Why DC's Metro Wants to Automate Its Trains

(bloomberg.com)

3 points | by raybb 14 hours ago ago

1 comments

  • jauntywundrkind 9 hours ago

    They keep talking about the automation... but it feels like at least half the money will be spent enclosing the tracks.

    Its a pity people can't keep their shit together, to the degree where this is semi-necessary for the three or four incidents a year this is meant to prevent.

    Taking the amazing brutalist concrete heavy form of the metro and throwing some ugly plastic barriers up, carving up the space, is going to be a huge loss imo. It's amazing feeling like you are on such a chamber, and now you'll be in a crowded alley, cut off from the space around you.

    It's wild how this is sold. The automation is not the real story here, is a cover story. This sort of safety-ification is happening everywhere. There are some beautiful bridges over our Rock Creek Park, that feel so amazing to cross. Those are having huge severe fences put up. They decided nets wouldn't be ok, because the people in the park would sort of see them, so it's huge entrapping fences.

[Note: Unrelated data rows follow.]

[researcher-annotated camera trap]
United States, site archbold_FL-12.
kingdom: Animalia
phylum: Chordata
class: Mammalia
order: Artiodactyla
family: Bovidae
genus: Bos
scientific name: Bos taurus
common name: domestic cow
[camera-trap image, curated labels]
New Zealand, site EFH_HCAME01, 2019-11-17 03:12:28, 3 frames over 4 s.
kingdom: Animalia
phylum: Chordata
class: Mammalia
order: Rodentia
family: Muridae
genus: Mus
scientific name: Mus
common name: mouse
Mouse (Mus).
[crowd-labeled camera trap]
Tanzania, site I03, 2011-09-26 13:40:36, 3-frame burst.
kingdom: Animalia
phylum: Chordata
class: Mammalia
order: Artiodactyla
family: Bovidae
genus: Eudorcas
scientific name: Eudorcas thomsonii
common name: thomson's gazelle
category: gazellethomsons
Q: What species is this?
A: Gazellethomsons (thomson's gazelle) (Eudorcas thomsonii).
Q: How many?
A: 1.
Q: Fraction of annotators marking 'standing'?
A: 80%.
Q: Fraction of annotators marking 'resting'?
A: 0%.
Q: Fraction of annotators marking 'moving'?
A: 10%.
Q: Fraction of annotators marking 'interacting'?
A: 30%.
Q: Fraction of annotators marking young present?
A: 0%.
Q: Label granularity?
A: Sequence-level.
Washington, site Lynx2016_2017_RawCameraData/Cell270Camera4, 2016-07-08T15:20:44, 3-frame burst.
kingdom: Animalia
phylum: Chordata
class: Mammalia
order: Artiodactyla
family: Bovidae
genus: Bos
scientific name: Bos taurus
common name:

    It makes me really sad seeing society have to cordon itself in, enclose itself. The metro, the Duke Ellington Bridge: these had some real majesty to these experiences, felt amazing. But society demands it's securities. Fence the world in. I'm being a bit callous, but I find this such a sad indicator, such a bad shift for the world, people being cut off from such rare spatial connections.